## Begin EXCERPT PROVIDED

CHAPTER 2 - FILING PROCEDURES

  1. PROCEDURES. To maintain an effective files operation, papers should be filed daily. The steps in the filing process are: (a) check and sort, (b) determine the correct filing classification, (c) prepare list of files, (d) cross-reference as necessary, and (e) file.

    1. Check and Sort Papers. The first step in daily filing is separating all papers into groups: those to be discarded, those requiring further action, and those to be filed. If the amount of papers warrant, those separated for filing may be further sorted into as many stacks as there are separate basic file types.

      (1) Papers eligible for filing include:

      (a) incoming communications on which required action has been completed e.g., incoming letters and memorandums concerning matters pertinent to administrative or substantive functions of the office;

      (b) office copies of outgoing communications, reports, etc. e.g., official "grid," or other designated file copies retained by the originating office as an official record of action taken;

      (c) memorandums of conversations, memorandums to file, minutes of meetings, and other papers created within the office and not transmitted elsewhere, but needed to record the business affairs of the office;

      (d) agreements, contracts, or other documents having legal significance (signed copies or confirmed copies);

      (e) fiscal or financial records that document the acquisition, distribution, utilization, or expenditure of funds;

      (f) forms bearing information about personnel, property, accounts, procurement, shipping, programs, projects, and commodities;

      (g) original copies of reports, or cleared final drafts of publications, along with the necessary background and supporting documents that reflect conclusions of studies, surveys, and investigations of the agency; and

      (h) any other papers that establish, confirm, implement, clarify, or recommend FHWA policies, programs, positions, and procedures.

      (2) Papers "not to be filed" are most likely to include:

      (a) papers that agency rules require be sent to another office location for filing;

      (b) papers to be circulated in the office prior to filing;

      (c) papers authorized for destruction; and

      (d) personal papers mistakenly placed in the "to be filed" basket.

      (3) To assure efficiency of documentation, the recordkeeper must assemble directly related records and check for completeness. For case-filed records, this means filing together the incoming letter, a copy of the reply, and any pertinent attachments, enclosures, or background.

## End EXCERPT PROVIDED

**TO BE DONE**.
1) In the filing procedures excerpt, rewrite the passage that opens with "(a) papers that" and closes with "enclosures, or background.", changing "recordkeeper" to "records clerk".
2) According to the filing procedures excerpt, what three groups are papers separated into during the first step of daily filing?

## Begin EXTRACTED DATA

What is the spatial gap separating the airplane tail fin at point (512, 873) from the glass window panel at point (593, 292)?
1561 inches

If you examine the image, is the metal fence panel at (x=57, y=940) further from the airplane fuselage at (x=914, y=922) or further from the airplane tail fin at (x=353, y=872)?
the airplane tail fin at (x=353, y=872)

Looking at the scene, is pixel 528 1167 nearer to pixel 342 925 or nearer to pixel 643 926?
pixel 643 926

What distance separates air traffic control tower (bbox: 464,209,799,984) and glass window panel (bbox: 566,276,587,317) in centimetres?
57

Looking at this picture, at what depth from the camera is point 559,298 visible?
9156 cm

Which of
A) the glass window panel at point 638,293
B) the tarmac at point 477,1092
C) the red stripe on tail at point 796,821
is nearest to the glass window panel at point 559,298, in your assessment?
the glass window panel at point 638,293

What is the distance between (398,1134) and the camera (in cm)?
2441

## End EXTRACTED DATA

**EXPECTED RESULTS**.
1)
(a) papers that agency rules require be sent to another office location for filing;

      (b) papers to be circulated in the office prior to filing;

      (c) papers authorized for destruction; and

      (d) personal papers mistakenly placed in the "to be filed" basket.

      (3) To assure efficiency of documentation, the records clerk must assemble directly related records and check for completeness. For case-filed records, this means filing together the incoming letter, a copy of the reply, and any pertinent attachments, enclosures, or background.

2) Those to be discarded, those requiring further action, and those to be filed.